What is amortization?
this is the repersentation of the using up of the intangible assets, such as goodwill, licenses, copyrights and other.
what is interest?
Costs associated with the lending of money from banks and investors.
What are taxes?
After all expenses the taxes are paid.
What is the Expense Recognition Principle?
This tends to follow the matching principle.
What is the matching principle?
Expenses associated with the revenues should be recognised at the same time.
What is accrual accounting?
What is the average tax rate?
Income Taxes / EBT
There are two main P&Ls what are they?
They are single-step and multi-step income statements. The single step does no intermediate calculations only showing all the revenues, then all of the costs and then the net income. The multi-step will show differences and calculations along the way, such as Gross Profit, EBITDA, EBIT and EBT.
What is seen on the asset side?
- cash
- accounts receivable
- WIP
- finished goods
- ## property, plant and equipment
What is seen on the liabilities side?
- accounts payable
- financial liabilities
What is the equity?
- it is the paid in capital that is technically owed to the shareholders.
what is depreciation?
It is an expense of a business as a required asset is used up over time. This will effect the asset value in the PP&E section of the balance sheet.
What are the main depreciation methods?
Straight line method and activity based method. Straight line considers the salvage value and the original value and the useful lifetime. Activity based we divide by the useful life rather than the years, this depends on the item.
What is amortization?
It is an expense of a business as a required asset is used up over time. This will effect the asset value in the PP&E section of the balance sheet. Here the asset is intangible. Not all intangibles are amortized such as brand. Software or patents may be on the otherhand.
Historic cost vs fair value accounting?
Companies can choose between the two methods but it must be done consistently.
Fair value is the current value of the item at market price. Historic value is the value when the item was purchased. Fair value cannot be used for all items but can be for items such as: Real Estate, Brand Value, Trademarks, Other fixed and intangibles, Debts and Pensions.
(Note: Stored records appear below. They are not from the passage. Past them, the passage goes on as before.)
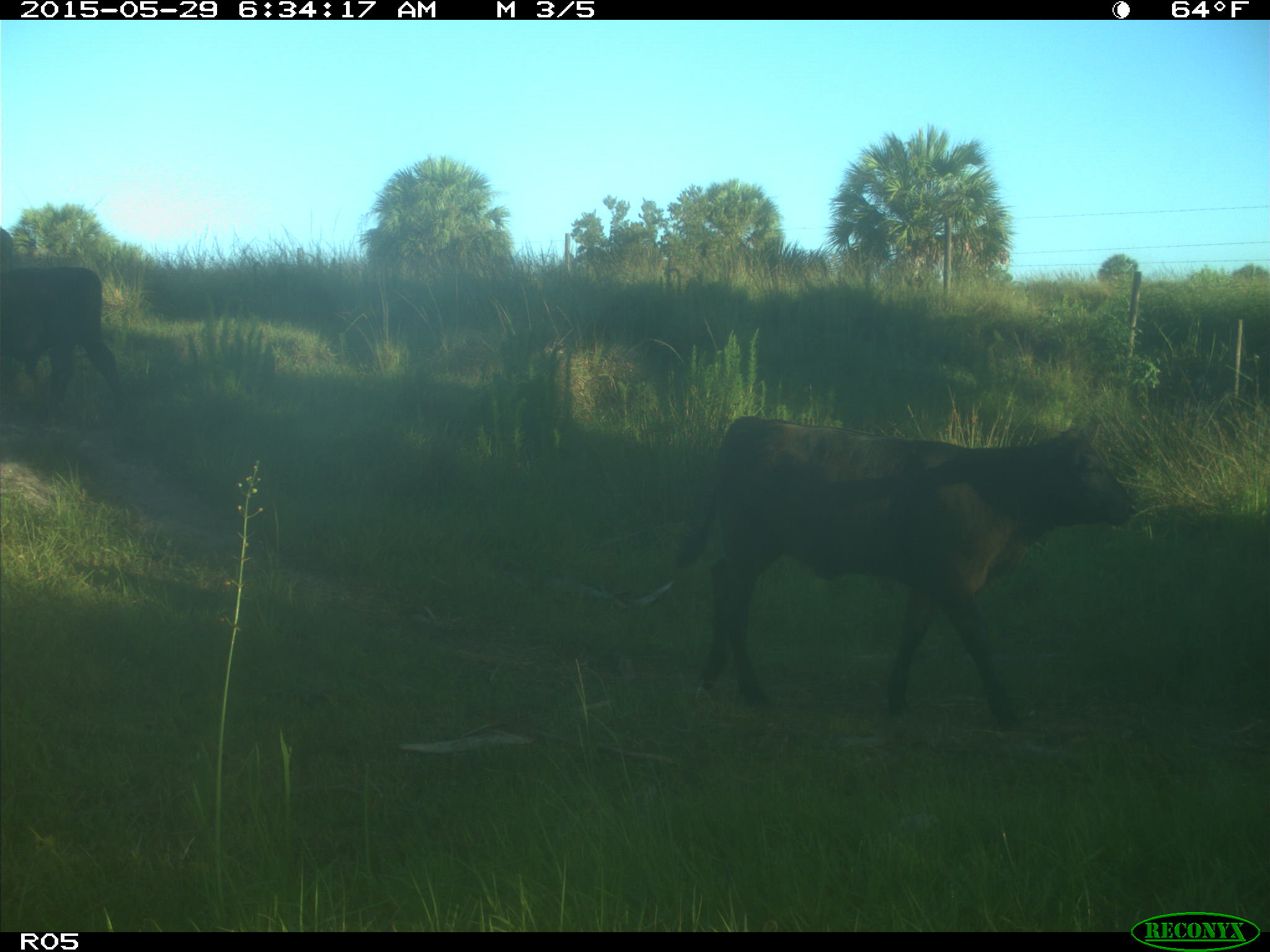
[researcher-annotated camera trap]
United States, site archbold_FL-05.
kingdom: Animalia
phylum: Chordata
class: Mammalia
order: Artiodactyla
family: Bovidae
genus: Bos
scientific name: Bos taurus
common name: domestic cow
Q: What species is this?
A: Bos taurus (domestic cow).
What are the different types of inventories?
- Materials and supplies
- work in process
- finished goods
What is a prepaid expense on a balance sheet and why is it an asset?
An example of this is paying the rent upfront for a whole year, this is considered an asset as you have not yet used up the asset in the form of the years usage of the real estate.
What does PPE breakdown into?
- buildings
- land
- machinery and equipment
- construction in progress
What are the types of liabilities?
Current and Non current liabilities. Current is within the next year.
What is the difference between current and deferred income taxes?
What are some of the current liabilities?
- accounts payable
- accrued and other liabilities
-debt due within one year
What are some of the non current liabilities?
- Long term debt
- deferred income taxes
- pensions
- retiree benefit
- tax payable
- uncertain tax positioons
- long term operating leases
- other
What is the shareholders equity?
There are ownership claims, capital that the company owes to the shareholders.
Some examples of shareholder equity
Paid in capital - the firms starting capital and any additional money used to icnrease the capital of the business.
Retained earnings - accumulated earnings, profits that have not been distributed as dividends.
Net Income - the profit we have made this year.